WHAT IS REQUIRED → Only the pictures are to be left out; the listing itself is repeated exactly.

SUPPLIED DATA →
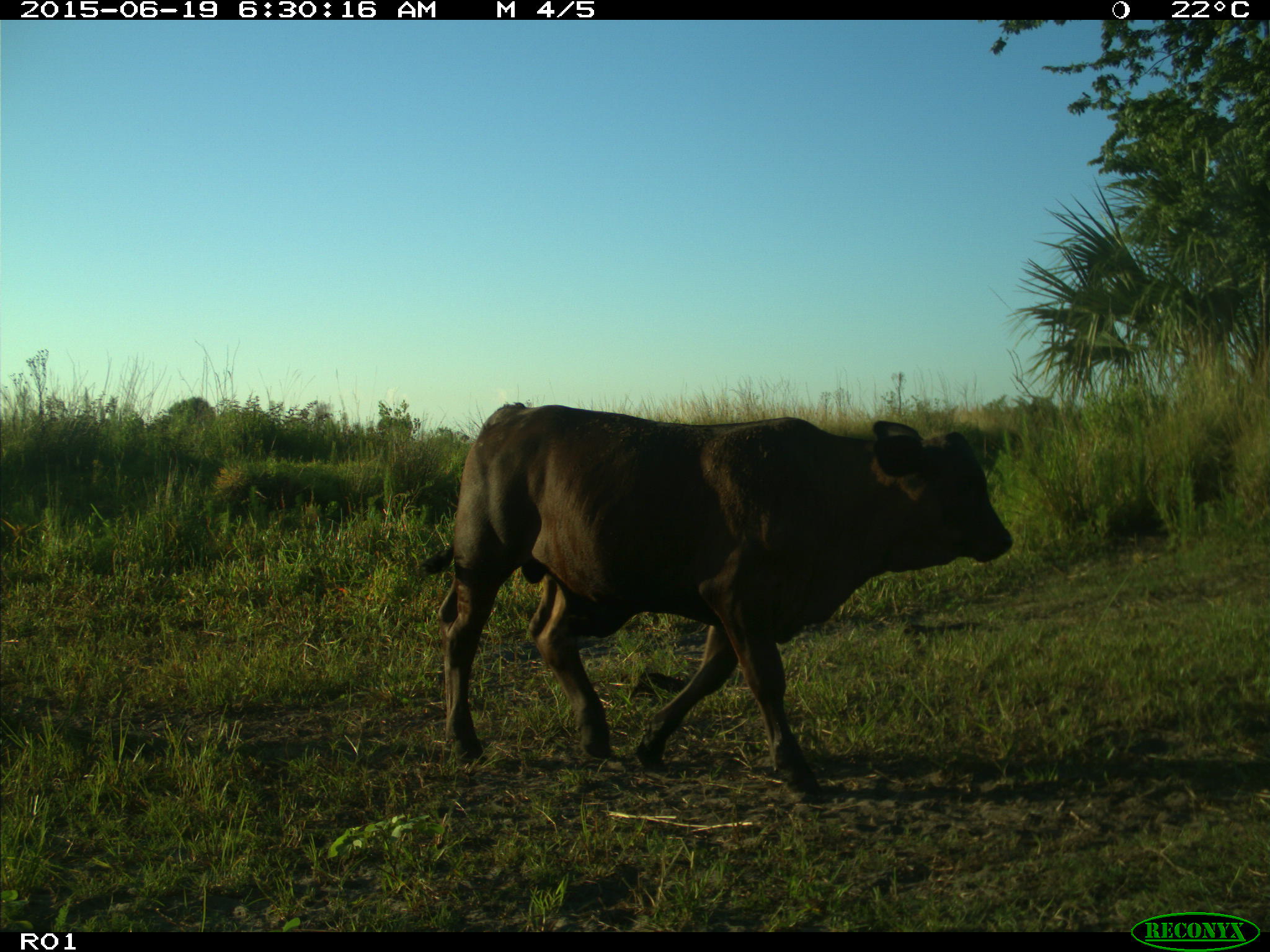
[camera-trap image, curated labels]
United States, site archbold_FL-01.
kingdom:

RESPONSE AREA →
[camera-trap image, curated labels]
United States, site archbold_FL-01.
kingdom:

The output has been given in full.